Every single country of ours had people who were influenced by Hegel in their Nationalist movements. You are a historical illiterate, especially regarding your country's history if you don't know this. The conservative turn of Nationalism can be traced to Hegel.

I jumped right in and survived. Just accept at the start that he's speaking another language and that it's your job to learn it, and you'll be fine (as long as you put in the work)

You're right, but you're missing the point. All those things don't change the fact that Hegel himself doesn't have anything to do with all that, and you should check him out.

dialectics is not just fancy structuralism

>call someone else out on obscurantism
>explain jargon with unexplained jargon

"For Plato, the dialectic is pitting two actually opposite ideas against each other and seeing what comes from that process."

Have you read a single Platonic dialogue? They aren't called "Temperance vs. Mercy," they're called "Temperance." Dialectic means discourse, dialogue, between two interlocutors, in Plato. Not some kind of BattleBots of arbitrary Begriffe. The whole premise is that the terms themselves are unclear and require clarification THROUGH discussion, not to pit terms against one another meaninglessly. That would be closer to the self-satisfied eristic that Plato is debunking.

You have some intuition about Hegel's logic (which you haven't read) that you find interesting, and you're reading that backward onto Greek philosophy you haven't read either.

How exactly is this an argument against the post of mine you quoted? What are you even addressing? I'm confused by this post.

But that's like not reading Nietzsche because of the nazis.

Hate on Marx all you want. Has little to do with Hegel.

If you think dialectic is dialogue, then I would have to doubt whether you've ever read a platonic dialogue.

where did you see all that?

You are not ready enough for Hegel. Get in touch with your volkgeist more.

>n-no, YOU didn't read!

>Gadamer developed an approach to Plato that rejected the idea of any ‘hidden’ doctrine in Plato's thought, looking instead to the structure of the Platonic dialogues themselves as the key to understanding Plato's philosophy. The only way to understand Plato, as Gadamer saw it, was thus by working through the Platonic texts in a way that not only enters into the dialogue and dialectic set out in those texts, but also repeats that dialogic movement in the attempt at understanding as such.

>Gadamer draws our attention to how Plato’s appeal to the Good allowed him to transform Eleatic dialectic in two important ways: 1) to direct it towards getting clear about the “subject matter” (die Sache) as opposed to having as its goal the defeat of one’s opponent with logical prowess, and 2) to ground it in Socratic dialogue. Gadamer himself sought to recover the emphasis on the early Platonic dialectic, while refusing its later Hegelian instantiation, in order to return philosophy to Plato’s original intention as a dialectic defined primarily as the “art of carrying on a conversation” (Philosophical Apprenticeships, 186).

● **Data rows**
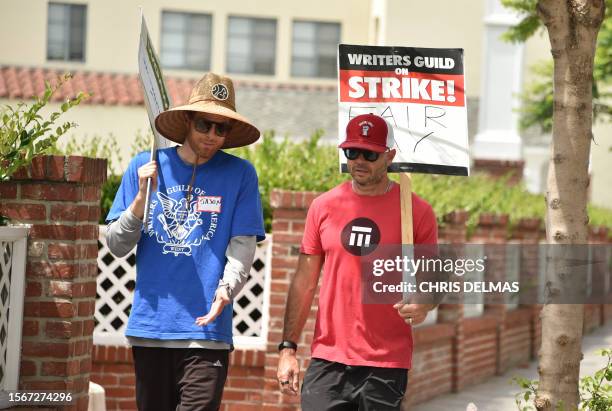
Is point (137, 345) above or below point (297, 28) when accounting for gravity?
below

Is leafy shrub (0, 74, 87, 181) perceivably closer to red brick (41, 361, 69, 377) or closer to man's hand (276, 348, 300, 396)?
red brick (41, 361, 69, 377)

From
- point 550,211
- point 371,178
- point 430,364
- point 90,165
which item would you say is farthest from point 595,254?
point 430,364

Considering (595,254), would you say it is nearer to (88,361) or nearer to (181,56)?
(88,361)

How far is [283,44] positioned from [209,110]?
27.9 m

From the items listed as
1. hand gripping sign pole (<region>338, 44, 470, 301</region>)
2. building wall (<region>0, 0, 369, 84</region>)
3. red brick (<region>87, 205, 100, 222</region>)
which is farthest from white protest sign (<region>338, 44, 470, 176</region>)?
building wall (<region>0, 0, 369, 84</region>)

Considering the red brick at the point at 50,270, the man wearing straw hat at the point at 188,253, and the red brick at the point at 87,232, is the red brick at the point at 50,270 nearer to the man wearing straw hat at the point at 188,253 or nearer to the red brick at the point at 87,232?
the red brick at the point at 87,232

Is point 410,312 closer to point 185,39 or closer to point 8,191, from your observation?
point 8,191

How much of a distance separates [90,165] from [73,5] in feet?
87.5

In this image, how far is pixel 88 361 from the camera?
6.96m

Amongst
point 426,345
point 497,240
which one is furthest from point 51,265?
point 497,240

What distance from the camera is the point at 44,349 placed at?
6691 mm

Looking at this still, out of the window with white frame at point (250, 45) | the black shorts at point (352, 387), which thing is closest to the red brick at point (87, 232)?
the black shorts at point (352, 387)

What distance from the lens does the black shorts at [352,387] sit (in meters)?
5.39

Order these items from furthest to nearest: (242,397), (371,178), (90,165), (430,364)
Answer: (430,364) → (242,397) → (90,165) → (371,178)
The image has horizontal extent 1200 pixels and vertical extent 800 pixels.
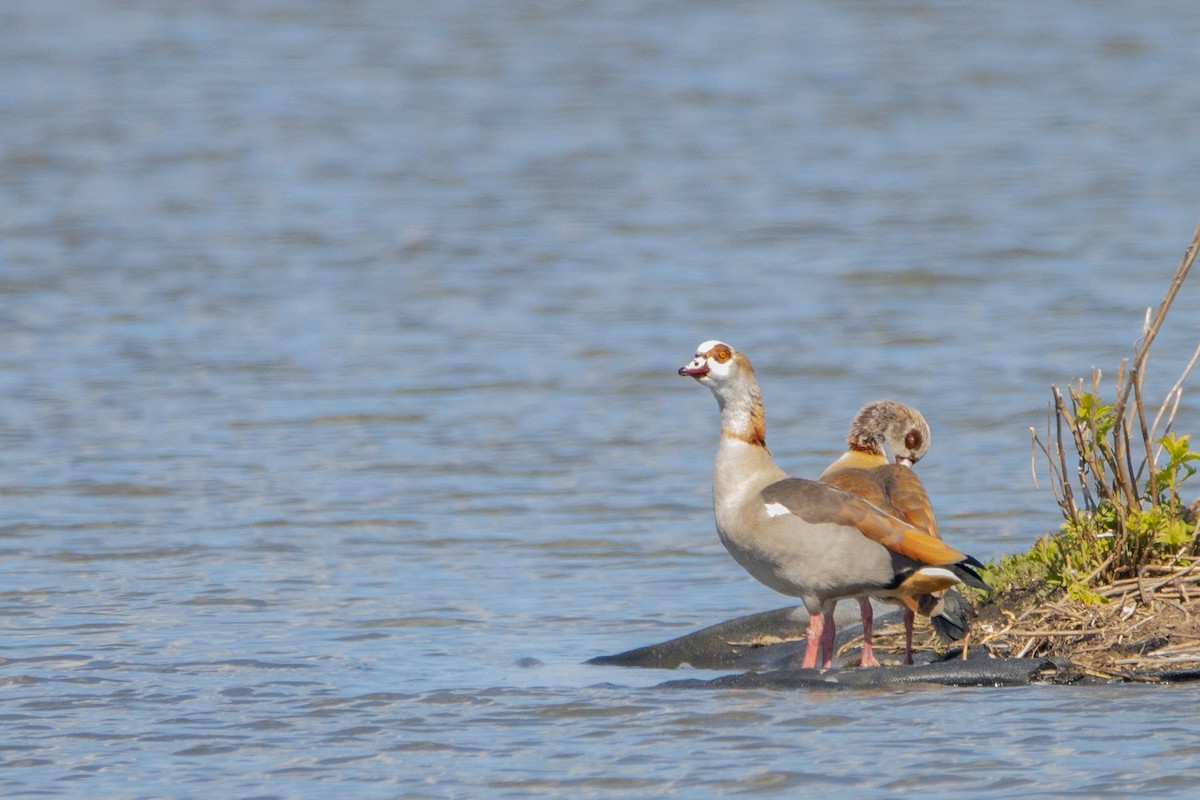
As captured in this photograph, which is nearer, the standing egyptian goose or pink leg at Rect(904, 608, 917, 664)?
the standing egyptian goose

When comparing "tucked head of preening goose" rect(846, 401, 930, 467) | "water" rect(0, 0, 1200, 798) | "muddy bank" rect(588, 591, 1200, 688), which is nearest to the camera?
"water" rect(0, 0, 1200, 798)

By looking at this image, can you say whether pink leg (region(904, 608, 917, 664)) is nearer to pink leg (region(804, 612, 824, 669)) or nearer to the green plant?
pink leg (region(804, 612, 824, 669))

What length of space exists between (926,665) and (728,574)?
120 inches

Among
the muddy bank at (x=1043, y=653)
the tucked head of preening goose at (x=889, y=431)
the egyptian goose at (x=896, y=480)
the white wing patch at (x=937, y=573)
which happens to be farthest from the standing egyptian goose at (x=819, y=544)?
the tucked head of preening goose at (x=889, y=431)

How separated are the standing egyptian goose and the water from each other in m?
0.48

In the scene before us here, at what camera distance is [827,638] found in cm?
850

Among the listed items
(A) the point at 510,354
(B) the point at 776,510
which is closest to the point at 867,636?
(B) the point at 776,510

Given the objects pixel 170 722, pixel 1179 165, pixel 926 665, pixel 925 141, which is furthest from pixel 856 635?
pixel 925 141

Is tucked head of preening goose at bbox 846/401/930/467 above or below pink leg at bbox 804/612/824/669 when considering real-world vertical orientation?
above

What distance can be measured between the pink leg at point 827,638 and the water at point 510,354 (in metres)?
0.48

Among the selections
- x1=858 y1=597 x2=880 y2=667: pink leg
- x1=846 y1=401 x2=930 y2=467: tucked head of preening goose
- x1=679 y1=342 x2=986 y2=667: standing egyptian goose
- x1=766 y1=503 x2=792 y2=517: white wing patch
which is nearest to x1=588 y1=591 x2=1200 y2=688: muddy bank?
x1=858 y1=597 x2=880 y2=667: pink leg

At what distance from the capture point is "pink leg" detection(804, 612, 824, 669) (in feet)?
27.7

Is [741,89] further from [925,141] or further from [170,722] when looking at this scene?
[170,722]

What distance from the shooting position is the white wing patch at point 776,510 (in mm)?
8352
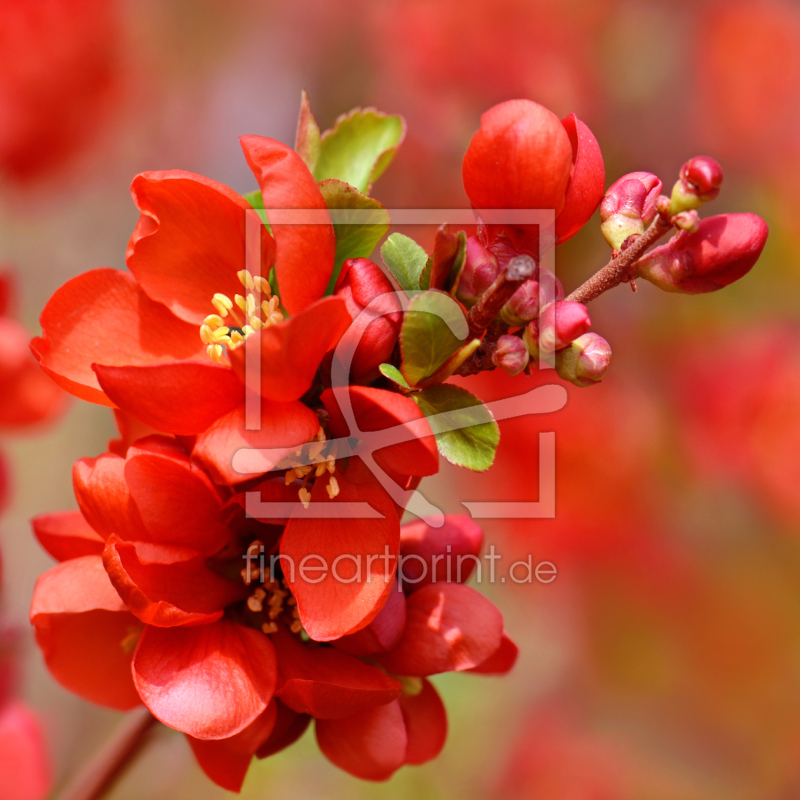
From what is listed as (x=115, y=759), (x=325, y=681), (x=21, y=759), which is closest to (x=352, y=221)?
(x=325, y=681)

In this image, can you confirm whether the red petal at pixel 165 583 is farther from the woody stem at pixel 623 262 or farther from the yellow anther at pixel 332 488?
the woody stem at pixel 623 262

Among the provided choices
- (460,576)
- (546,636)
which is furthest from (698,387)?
(460,576)

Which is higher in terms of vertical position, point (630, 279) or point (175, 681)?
point (630, 279)

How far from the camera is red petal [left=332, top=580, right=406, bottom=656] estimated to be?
1.36 feet

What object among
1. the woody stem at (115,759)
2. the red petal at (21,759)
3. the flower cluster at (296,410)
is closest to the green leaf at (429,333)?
the flower cluster at (296,410)

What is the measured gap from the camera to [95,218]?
5.13 ft

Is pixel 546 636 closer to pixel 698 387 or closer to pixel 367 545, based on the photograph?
pixel 698 387

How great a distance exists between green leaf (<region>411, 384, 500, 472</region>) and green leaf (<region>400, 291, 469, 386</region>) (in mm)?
14

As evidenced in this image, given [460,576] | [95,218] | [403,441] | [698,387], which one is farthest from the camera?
[95,218]

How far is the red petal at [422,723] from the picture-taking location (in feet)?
1.55

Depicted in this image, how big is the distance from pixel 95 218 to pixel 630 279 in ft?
4.79

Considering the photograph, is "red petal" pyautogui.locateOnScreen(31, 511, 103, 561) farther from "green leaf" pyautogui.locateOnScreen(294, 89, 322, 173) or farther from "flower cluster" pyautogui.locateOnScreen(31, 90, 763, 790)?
"green leaf" pyautogui.locateOnScreen(294, 89, 322, 173)

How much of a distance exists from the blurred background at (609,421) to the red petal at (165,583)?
92 centimetres

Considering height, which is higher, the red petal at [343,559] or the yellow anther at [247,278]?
the yellow anther at [247,278]
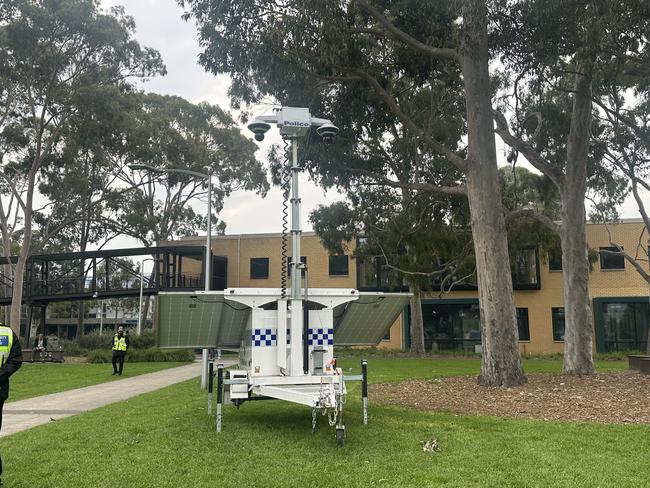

● **Required work**
1/ In the discussion of Hegel and Plato, what phrase defines dialectic as Gadamer understood Plato's original intention?
2/ Write the next part of the discussion of Hegel and Plato, starting after its final line.
The data above come from a separate source, not from the discussion of Hegel and Plato.

● **Answers given**
1/ The "art of carrying on a conversation."

2/
The "dialectic" (etymology: from Greek dialektikē [tekhnē] ‘[art] of debate,’ from dialegesthai ‘converse with’) is the actual structure of the dialogue.

There needs to be more Gadamer on Veeky Forums

Not radical enough.

history "sorting itself out" through an ascending ping pong process

>And so, Glaucon, I said, we have at last arrived at the hymn of dialectic.
This is that strain which is of the intellect only, but which the
faculty of sight will nevertheless be found to imitate; for sight,
as you may remember, was imagined by us after a while to behold the
real animals and stars, and last of all the sun himself. And so with
dialectic; when a person starts on the discovery of the absolute by
the light of reason only, and without any assistance of sense, and
perseveres until by pure intelligence he arrives at the perception
of the absolute good, he at last finds himself at the end of the intellectual
world, as in the case of sight at the end of the visible.
From The Republic

This is basically the closest Plato gets to defining the dialectic himself. It does not seem to me to be a process of dialogue, but one of intellect, which can be used in dialogue.

>Marxism
>bad

He meant to confuse. People while ultimately not saying anything important.
Hegels main contribution is basically
For a thing to be
It must have been, is being and must eventually become.
To this day stupid people consider him a great thinker probably because his name was easier to pronounce than all the better ones.

>posts indie gaming-tier pixel art

Reddit please. You could have at least talking somewhat about Marx.

>conflating the platonic dialogues with the hegelian dialectic

I hope that both of you are trolling.

>Marx
>Bad

If you think that Zizek's main points have been seriously addressed by the people most anxious to dismiss him, then you haven't read enough Zizek.

I've read his beef with Chomsky and feel that he was seriously BTFOed there.

Well, Marxism IS bad--Marx's key insights are important, but all political ideologies are attempts to prescribe a universal solution to an infinite number of particular problems; sometimes it works, sometimes it doesn't, but attempts to build an ideology called 'Marxism' out of Marx's work instead of applying Marxist notions to actual situations is fucking stupid at best and fucking diabolical at worst. Class struggle is real; however, this does not justify the liquidation of social classes--it is simply a factor to be considered in an analysis, whether this analysis is in the context of the classroom or the workplace or the legislature or the battlefield. Different contexts yield different adequate answers based on the spectrum of adequate solutions available within the context. There is no excuse for ignoring important information and on account of this dismissing sound theories and courses of action that will, in fact, work in favor of dogmatic conservatism and courses of action that will, in fact, not work.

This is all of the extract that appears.